## Okuma metni

----------------------------------------

“Dure” adlı Sasunlu göçmen kadının hikâyesini çoktan dinlemiştim. Önce masal gibi geliyor ama sonra anlıyorsun ki masallar böyle korkunç olamaz. Masal gibi güzel değil, acı dolu hatta “ağır” bir hikâye diyebiliriz. Ama bununla beraber, cehennemi görmüş insan nasıl yine bu dünya’ya dönüp tekrar yaşamayı başardı? “Her şeye rağmen yaşamak istiyorum” diyen bir hikâyedir bu. Dure’nin hayatı tam bir direniş ve aynı zamanda bir umuttur. Direnen Sasunlu kadının hikâyesidir. Bu hikâyeyi bir kez daha dinledikten sonra hemen Sasun Ermenicesinde bir söz aklıma geldi “Aryudz aryudz e, eg ılni te vordz” . (Aslan aslandır; erkek aslan da aslan olur, dişi aslan da aynen aslan olur anlamında).
Ermenistan’ın Aşnak köyündeyiz. Köy halkı Sasunlu göçmenlerdir, tüm köyde sadece Bitlisli tek bir aile var. Dure’nin akrabalarının evi, köyün “Dalvor mayla” diye bir mahallededir. Dure’nin gelini olan Elya Davtyan’ı ziyarete gidiyoruz. Kısa boylu yetmiş dokuz yaşındaki Elya nine, gülümseyerek karşımıza çıktı. Sasunluların evine girer girmez ilk söz nedir? Tabii ki; “Çocuklar, aç değil misiniz?”. “Hayır, teşekkür ederiz” desek de yeterli değil, mutlaka ikna etmeye başlarlar… Nine gururla kendi torunlarının fotoğraflarını gösteriyor.

----------------------------------------

## Girdi verileri
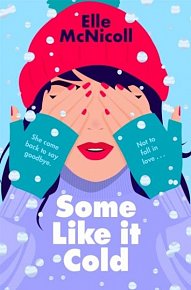 Some Like it Cold: A Cosy YA Romance That Will Melt Your Heart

----------------------------------------

## Görev hakkında
Sasunlu göçmen kadın Dure'yi anlatan okuma metnini son cümlesinin ardından sürdürün.

## Cevap bölümü
Elya nineye önce kendi ailesini sordum.
“Benim dedelerim Sasun’un Komk köyünden geldiler yavrum” diyor. “Benim dedem ve onun amcaoğlu, Komk manastırında işçi olarak çalışıyordu, usta idi. Çok iyi bir Kürt ağa varmış köyde. Bilir misin? Babam derdi Kürtler çok kesmiş bizi ama herkeste kötüler de var iyiler de. Babam derdi; öyle Kürtler vardı ki birçok Ermeniden daha iyiydi. İşte bu iyi Kürt ağa babama gelip diyor: “Oğlum, sizinkilere söyle katliam olacak, kaçın buradan, hayatınızı kurtarın”. Babam da koşa koşa manastıra gidiyor, dedeme diyor ki; “Baba, askerler gelip bizi kesecek”… Bizimkiler göç ediyor, Aras nehrini geçip kaçıyorlar. Önce Rusya, sonra Erivan, Gümrü, Ucan’a gidiyorlar. Sonunda Aşnak köyüne gelip buraya yerleştiler”.
Elya nineye soruyorum: “Bu duvardaki fotoğraf kimin?”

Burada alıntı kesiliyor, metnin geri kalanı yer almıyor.